Your assignment: Transcribe the entries that follow, every word as written, and drop the pictures.

== Segment start ==

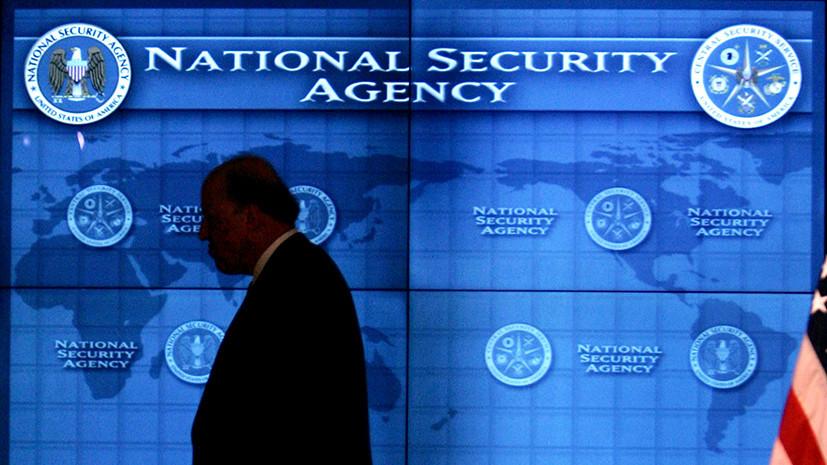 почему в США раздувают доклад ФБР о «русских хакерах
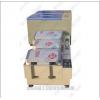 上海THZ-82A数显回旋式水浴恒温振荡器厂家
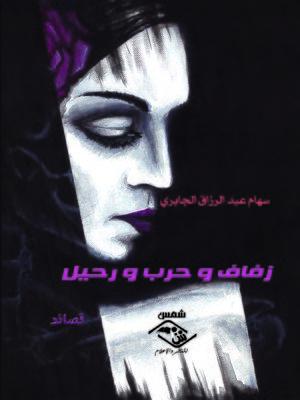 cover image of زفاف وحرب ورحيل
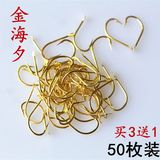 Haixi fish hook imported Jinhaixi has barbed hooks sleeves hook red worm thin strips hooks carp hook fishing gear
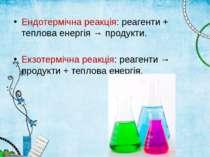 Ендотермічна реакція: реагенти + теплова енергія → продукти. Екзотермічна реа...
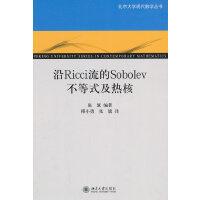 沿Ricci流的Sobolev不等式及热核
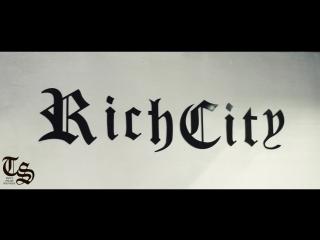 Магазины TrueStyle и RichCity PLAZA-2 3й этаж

== Segment end ==

Response to this task:
 почему в США раздувают доклад ФБР о «русских хакерах
 上海THZ-82A数显回旋式水浴恒温振荡器厂家
 cover image of زفاف وحرب ورحيل
 Haixi fish hook imported Jinhaixi has barbed hooks sleeves hook red worm thin strips hooks carp hook fishing gear
 Ендотермічна реакція: реагенти + теплова енергія → продукти. Екзотермічна реа...
 沿Ricci流的Sobolev不等式及热核
 Магазины TrueStyle и RichCity PLAZA-2 3й этаж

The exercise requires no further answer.